Sollten die dargestellten Pläne Wirklichkeit werden, so würde die bereits bestehende faktische Spaltung zwischen dem Euro-Währungsgebiet und der restlichen EU vertieft werden. Mit der separaten Entwicklung der Euro-Länder kann es aber nicht zur Entstehung eines Kerneuropas kommen, das sich schneller als der Rest integriert, wie es Anfang der neunziger Jahre die CDU-Politiker Karl Lamers und Wolfgang Schäuble vorgeschlagen hatten. Das gegenwärtige Euro-Währungsgebiet umfasst vielmehr Volkswirtschaften auf sehr unterschiedlichem Niveau. Hochproduktiven Ländern im Kern stehen mit Estland, Griechenland, Malta, Portugal, der Slowakei, Slowenien und Zypern sehr viel geringer entwickelte in der Peripherie gegenüber.
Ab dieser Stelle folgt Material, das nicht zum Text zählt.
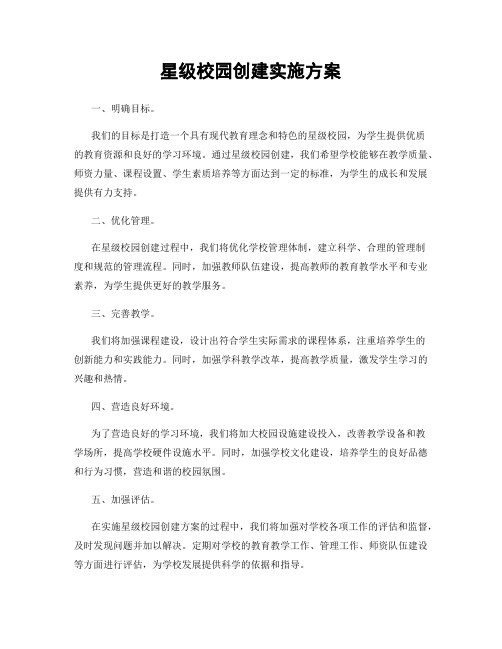 星级校园创建实施方案

一、明确目标。

我们的目标是打造一个具有现代教育理念和特色的星级校园，为学生提供优质的教育资源和良好的学习环境。通过星级校园创建，我们希望学校能够在教学质量、师资力量、课程设置、学生素质培养等方面达到一定的标准，为学生的成长和发展提供有力支持。

二、优化管理。

在星级校园创建过程中，我们将优化学校管理体制，建立科学、合理的管理制度和规范的管理流程。同时，加强教师队伍建设，提高教师的教育教学水平和专业素养，为学生提供更好的教学服务。

三、完善教学。

我们将加强课程建设，设计出符合学生实际需求的课程体系，注重培养学生的创新能力和实践能力。同时，加强学科教学改革，提高教学质量，激发学生学习的兴趣和热情。

四、营造良好环境。

为了营造良好的学习环境，我们将加大校园设施建设投入，改善教学设备和教学场所，提高学校硬件设施水平。同时，加强学校文化建设，培养学生的良好品德和行为习惯，营造和谐的校园氛围。

五、加强评估。

在实施星级校园创建方案的过程中，我们将加强对学校各项工作的评估和监督，及时发现问题并加以解决。定期对学校的教育教学工作、管理工作、师资队伍建设等方面进行评估，为学校发展提供科学的依据和指导。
Wichtige wirtschaftlich starke kerneuropäische Unionsländer wie Dänemark, Großbritannien und Schweden fehlen hingegen. An dieser Struktur wird sich auch in absehbarer Zeit nichts ändern. Angesichts der Krise sind alle geplanten Beitritte zur Euro-Zone erst einmal verschoben worden.
In den Vorschlägen der vom Rat eingesetzten Arbeitsgruppe scheut man vor der Entscheidung zurück, dem Euro-Währungsgebiet eine eigene vertragliche Grundlage zu geben. Die damit vollzogene institutionelle Aufspaltung der Europäischen Union hätte nämlich unabsehbare Konsequenzen. Der statt dessen vorgeschlagene Weg, die Euro-Mitgliedsländer jeweils separat Verträge mit der Europäischen Kommission über die Einhaltung der Verpflichtungen zur Stabilität der Euro-Zone abschließen zu lassen, bedeutet aber nichts anderes, als das Schicksal des Euros künftig an die Erfüllung von 17 Einzelverträgen zu binden. Eine solche Konstruktion ist mehr als gewagt, sie trägt bereits das Element der Auflösung des Euro-Währungsgebiets in sich.